>> BEGIN DOCUMENT PASSAGE

Conclusion-Held that since the sale invoice which have been issued to the distributors by the appellant offering 15 % discount is normally a trade discount and the department has failed to discharge its responsibility to establish that there has been any flow back of consideration from buyer to the appellant. Thus, We find that the transaction value declared by the appellant is correct assessable value for the payment of central excise duty and discount cannot be added to the assessable for charging central excise duty.
FULL TEXT OF THE CESTAT AHMEDABAD ORDER
The appellant is manufacturer of Air Compressors, Air Motors, Spares for the Air Compressors, Bus Air Conditioning Systems and parts thereof falling under Chapter 84 of the Central Excise Tariff Act, 1985. It has been contention of the department that the appellant making clearances of the finished goods for the home consumption by two methods (i) direct sales to customers who are actual users and (ii) to distributors appointed by the notice who in turn sold the goods to the actual user buyers. It was noticed by the department that when the goods cleared directly to the actual users, the goods were assessed at the values mentioned in the invoices. However, in respect of goods cleared through the distributors , the distributors were given a discount called “Base Discount” of up to 15% of the price declared in the invoices . Thus it was noticed that there were two sets of assessable value for the same product i.e. the higher value in case of direct sales and discounted value for the clearances made to distributors.
1.2 It has been the contention of the department that the discount offered to the distributors as per the agreement between the appellant and their distributors are for performing installation and after sale services within the warranty period of the product. The service of installation and after sale service within the warranty period was required to be provided by the distributor as per the distributor’s agreement and the expense incurred towards such installation and after sale service were to be borne by the distributor and such expenses were not to be reimbursed by the appellant to its distributors. It is further contended by the department that in the case of the direct sales by the appellant to its actual users, the expenses with regard to installation and after sale service during the warranty period are borne by the appellant himself and they are included in the assessable value for the purpose of assessment and levy of duty.
1.3 The departmental was thus, primarily of view that the expenses on installation and after sale service during the warranty period incurred by the distributor, the appellant is passing on such charges in the form of discount to its distributor which should have otherwise forms a part of the assessable value and thereby the appellant have evaded the central excise duty.

>> END DOCUMENT PASSAGE

→ **SET TASK 1**
From the excise order above, extract the passage that starts at the words "Conclusion-Held that since" and ends after "charging central excise duty.".
→ **SET TASK 2**
In the excise order above, rewrite the paragraph that begins "1.2 It has been the contention of the department" as a short bulleted list that keeps its main facts.

>> BEGIN DATA

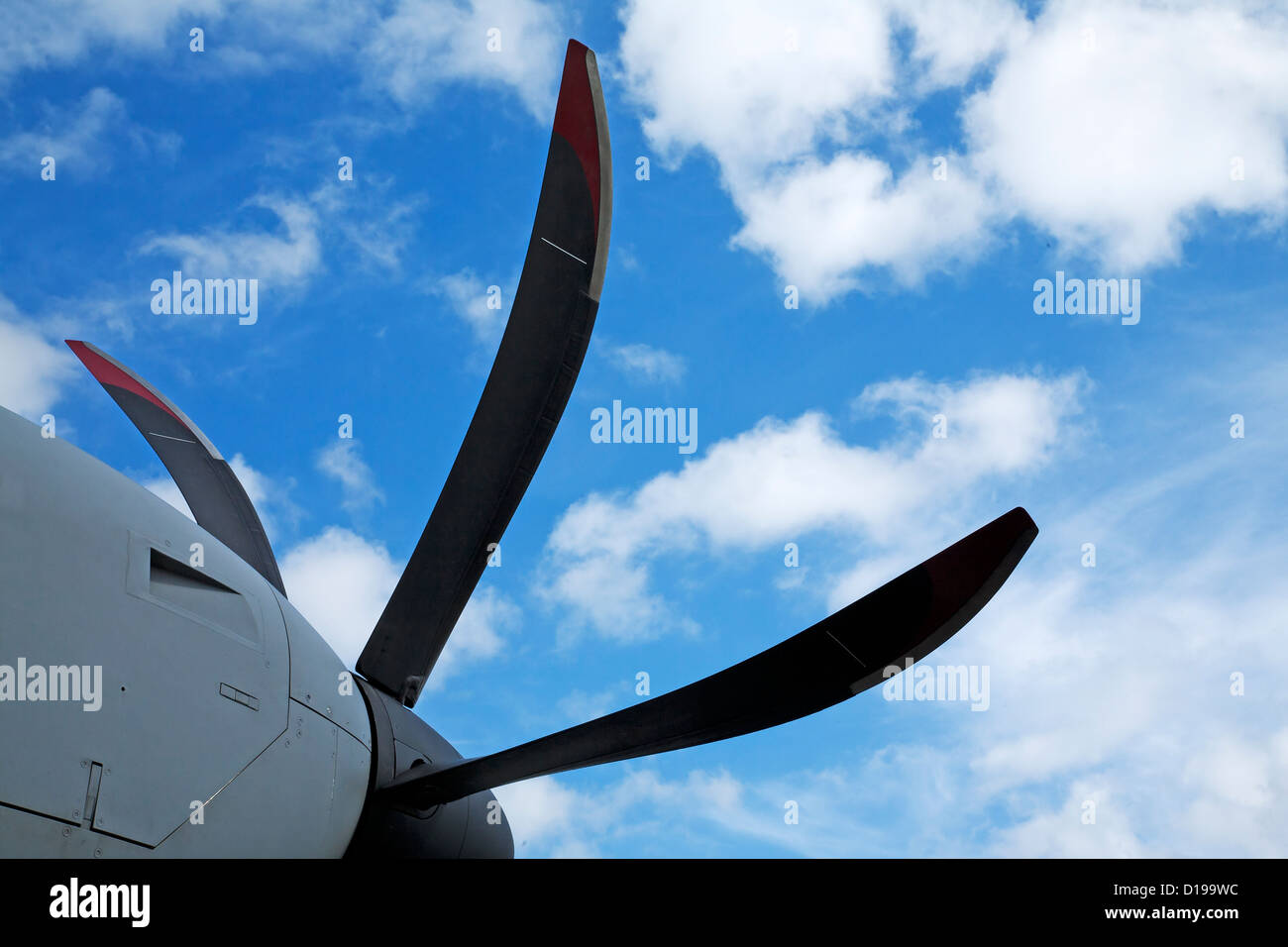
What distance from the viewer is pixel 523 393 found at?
5941 mm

>> END DATA

→ **COMPLETE OUTPUT 1**
Conclusion-Held that since the sale invoice which have been issued to the distributors by the appellant offering 15 % discount is normally a trade discount and the department has failed to discharge its responsibility to establish that there has been any flow back of consideration from buyer to the appellant. Thus, We find that the transaction value declared by the appellant is correct assessable value for the payment of central excise duty and discount cannot be added to the assessable for charging central excise duty.

→ **COMPLETE OUTPUT 2**
- The department says the discount given to distributors under their agreement with the appellant is for installation and after-sale service during the product's warranty period.
- The distributor's agreement requires distributors to provide this service and bear its costs, and the appellant does not reimburse them.
- When the appellant sells directly to actual users, it bears these costs itself, and they are included in the assessable value for assessing and levying duty.